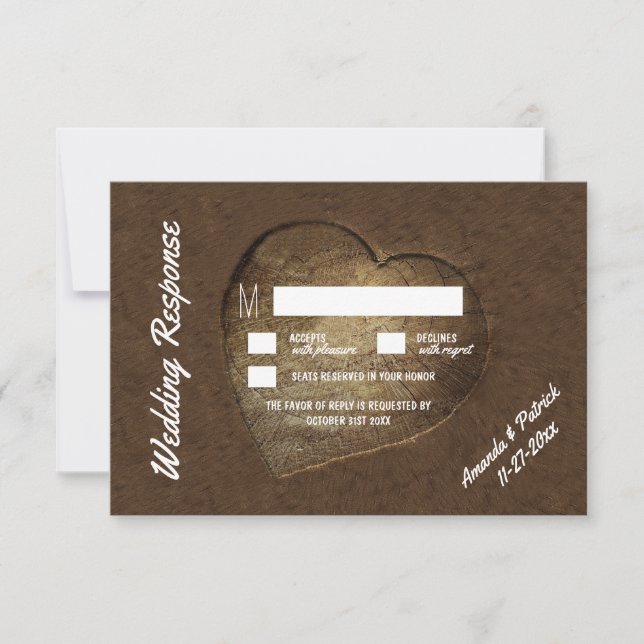 Rustic Carved Tree Slice Wedding RSVP Cards (Front)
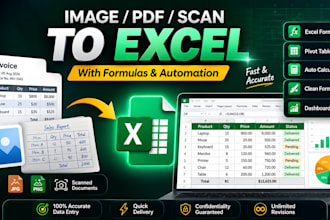 convert image to excel with formulas, formatting and automation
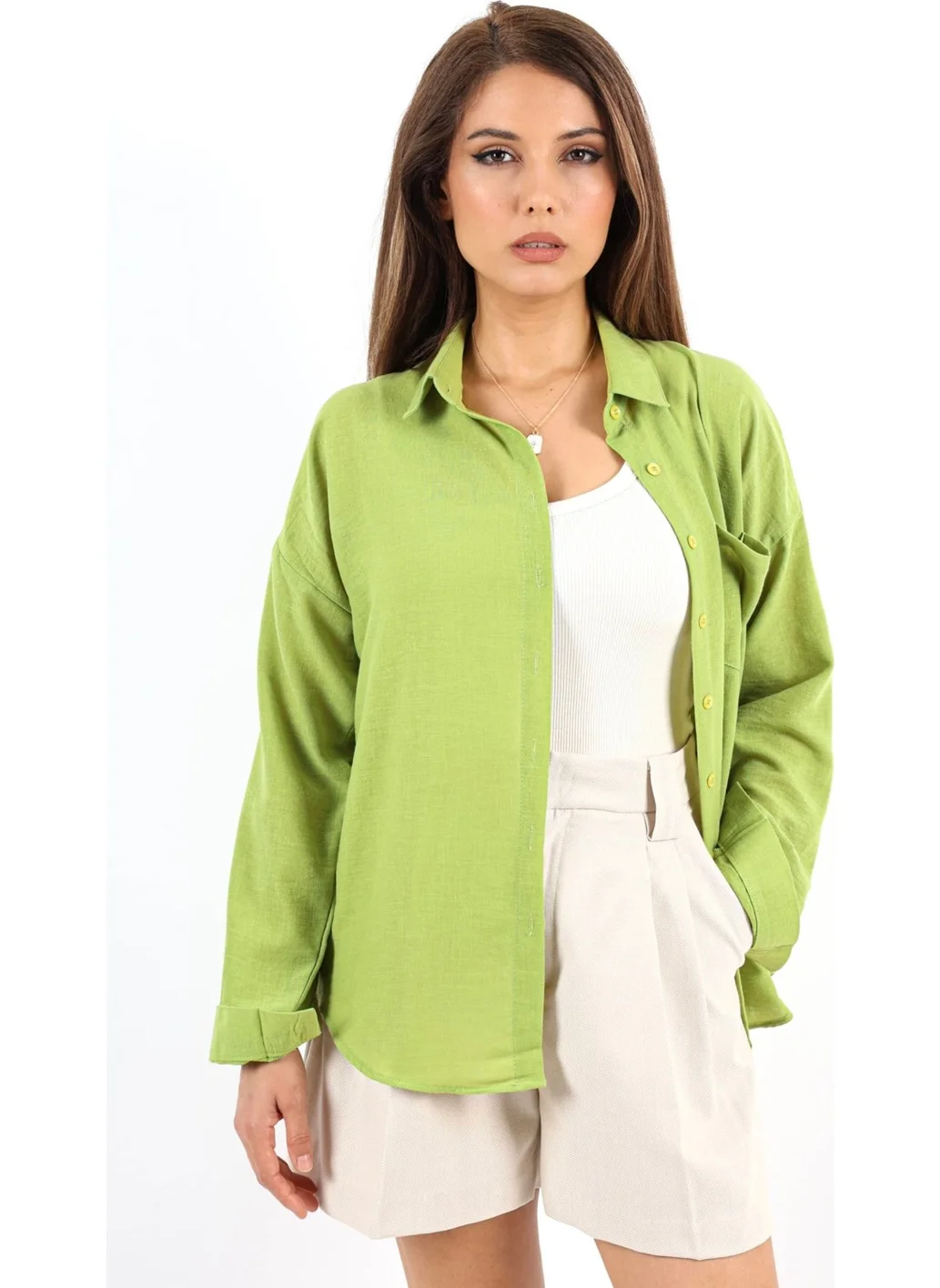 ريتنيس Women's Well Oil Green Linen Shirt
┄┄┄┄┄┄┄┄┄┄
### ASSIGNMENT
Across the whole listing, reproduce each line verbatim and exclude every picture.

### EXERCISE OUTPUT
 Rustic Carved Tree Slice Wedding RSVP Cards (Front)
 convert image to excel with formulas, formatting and automation
 ريتنيس Women's Well Oil Green Linen Shirt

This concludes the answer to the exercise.